- The task: Set down each line of the data exactly, but not the pictures.

- Material provided:

———

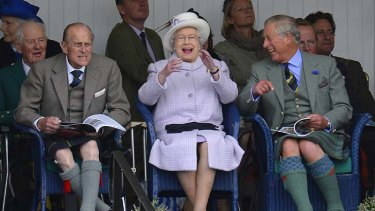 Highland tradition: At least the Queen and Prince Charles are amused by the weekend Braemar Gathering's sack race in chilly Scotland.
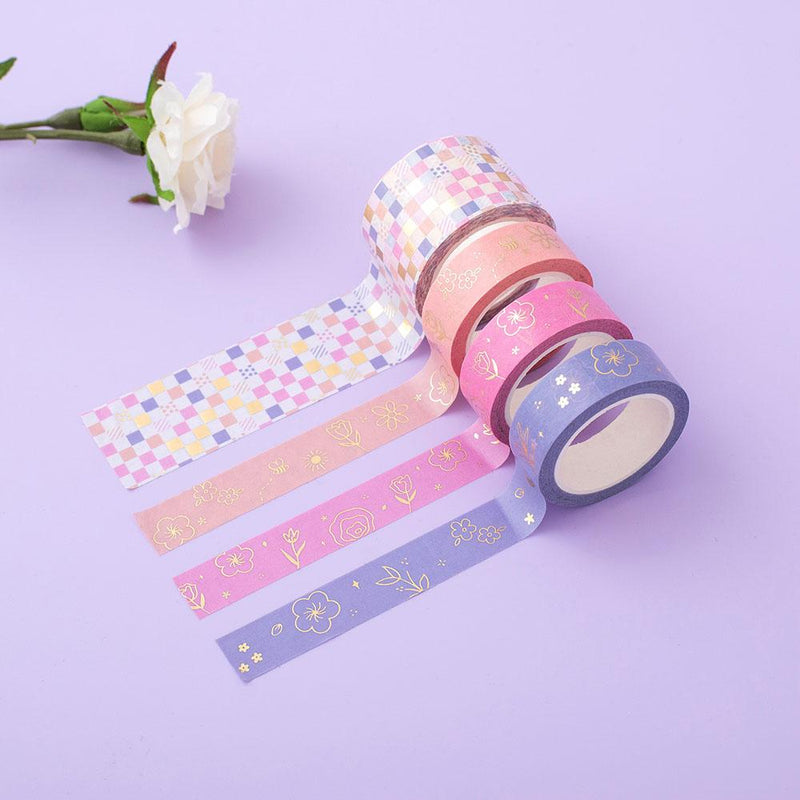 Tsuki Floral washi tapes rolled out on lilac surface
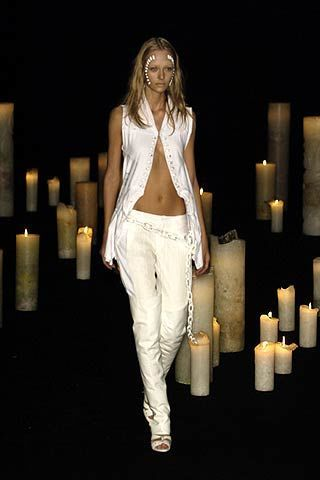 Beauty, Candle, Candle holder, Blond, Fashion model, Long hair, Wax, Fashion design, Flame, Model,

———

- Result below:
 Highland tradition: At least the Queen and Prince Charles are amused by the weekend Braemar Gathering's sack race in chilly Scotland.
 Tsuki Floral washi tapes rolled out on lilac surface
 Beauty, Candle, Candle holder, Blond, Fashion model, Long hair, Wax, Fashion design, Flame, Model,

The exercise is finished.